I feel this so much. In my opinion, all of the debate around accepting AI generated stuff can be boiled down to one attribute, which is effort. Personally, I really dislike AI generated videos and blogs for example, and will actively avoid them because I believe I "deserve more effort".
similarly for AI generated PRs, I roll my eyes when I see an AI PR, and I'm quicker to dismiss it as opposed to a human written one. In my opinion, if the maintainers cannot hold the human accountable for the AI generated code, then it shouldn't be accepted. This involves asking questions, and expecting the human to respond.
I don't know if we should gatekeep based on effort or not. Obviously the downside is, you reduce the "features shipped" metric a lot if you expect the human to put in the same amount of effort, or a comparable amount of effort as they would've done otherwise. Despite the downside, I'm still pro gatekeeping based on effort (It doesn't help that most of the people trying to convince otherwise are using the very same low effort methods that they're trying to convince us to accept). But, as in most things, one must keep an open mind.
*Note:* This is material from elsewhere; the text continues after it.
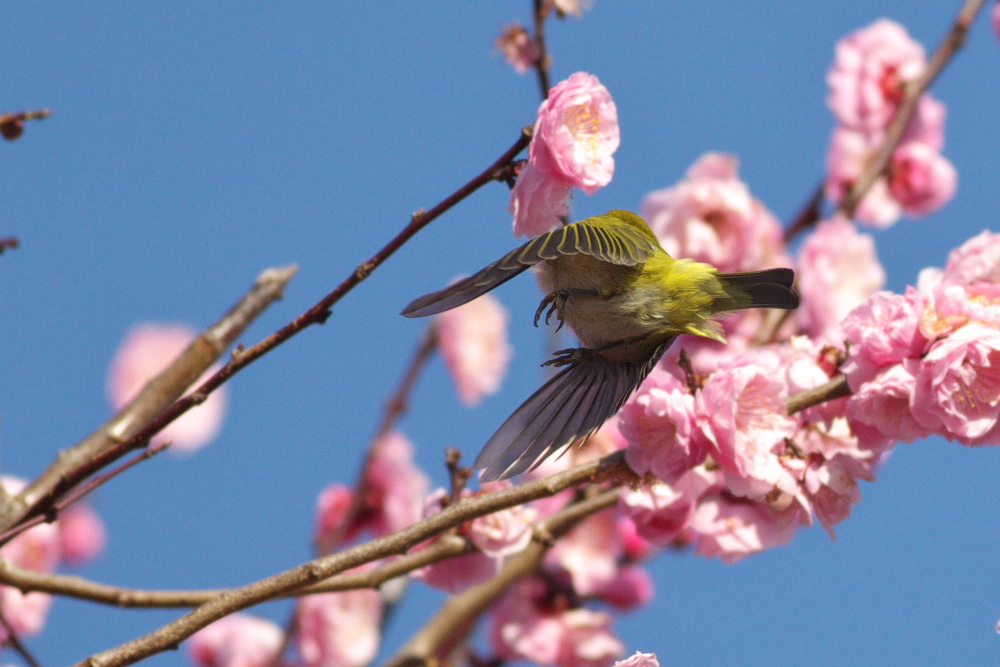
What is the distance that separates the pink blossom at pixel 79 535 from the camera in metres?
4.36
> but I did not feel that I knew the codebase enough to be able to actually assess the correctness of the change.
> I want to do good engineering, not produce slop, but for [...]
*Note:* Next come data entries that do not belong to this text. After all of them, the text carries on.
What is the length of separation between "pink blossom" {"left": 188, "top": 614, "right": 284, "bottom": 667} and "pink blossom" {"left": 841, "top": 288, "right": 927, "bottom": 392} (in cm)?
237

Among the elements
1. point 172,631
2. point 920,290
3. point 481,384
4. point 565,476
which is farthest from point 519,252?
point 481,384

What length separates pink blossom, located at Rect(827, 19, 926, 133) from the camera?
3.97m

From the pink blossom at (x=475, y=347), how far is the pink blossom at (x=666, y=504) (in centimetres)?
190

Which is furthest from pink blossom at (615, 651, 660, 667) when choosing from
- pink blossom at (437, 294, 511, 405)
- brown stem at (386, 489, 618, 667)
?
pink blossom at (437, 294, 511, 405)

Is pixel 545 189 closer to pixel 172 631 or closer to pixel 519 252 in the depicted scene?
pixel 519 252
IFF this is true, you can already stop. This will never be good engineering. Guess and check, which is what your describing, you're letting the statistical probability machine make a prediction, and then instead of verifying it, you're assuming the tests will check your work for you. That's ... something, but it's not good engineering.
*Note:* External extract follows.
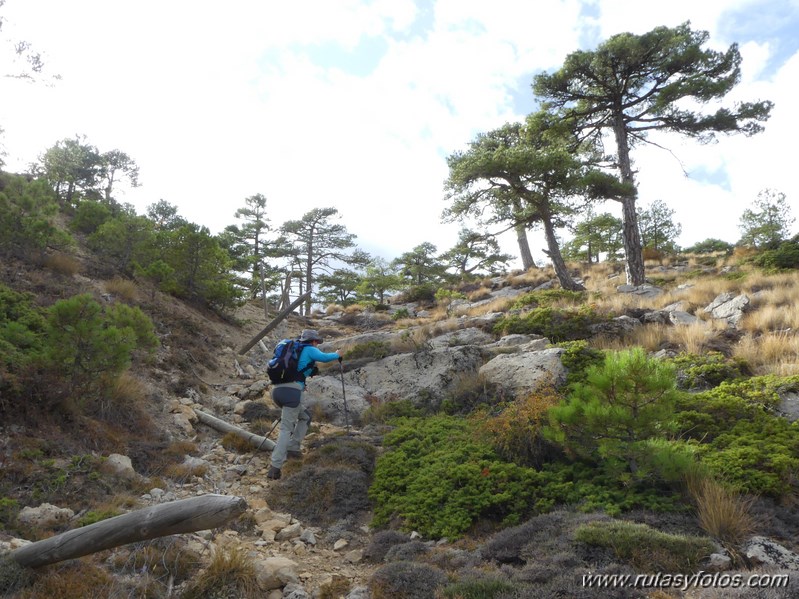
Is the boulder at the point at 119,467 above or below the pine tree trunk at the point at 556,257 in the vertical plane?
Result: below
> That has to be worth something.
if it was so easy, why hasn't someone else done it already? Perhaps the cost value, in the code base you don't understand isn't actually worth that specific something?
> I could see a few ways forward:
> Send it, but be clear that it came from AI, I don't know if it works, and ask the reviewers to pay special attention to it because of that...
so, off load all the hard work on to the maintainers? Where's that 2 days of eng time your claiming in that case?
> Or Send it as normal, because it passes tests/linters, and review should be the same regardless of author or provenance.
guess, and check; is not good engineering.
> Interestingly, the pro-AI folks almost universally doubled down and said that I should use AI more to gain more confidence – ask how can I test it, how can we verify it, etc – to move my confidence instead of changing how review works.
the pro-ai groups are pro AI? I wouldn't call that interesting. What did the Anti-AI groups suggest?
> the AI "fixed" so many things to "improve" the code that I completely lost all confidence in the change because there were clearly things that were needed and things that weren't, and disentangling them was going to be way more work than starting from scratch.
Yeah, that's the problem with AI isn't it? It's not selling anything of significant value... it's selling false confidence in something of minimal value... but only with a lot of additional work from someone who understands the project. Work that you already pointed out, can only be off loaded to the maintainers who understand the code base...
General follow up question... if AI is writing all the PRs, what happens when eventually no one understands the code base?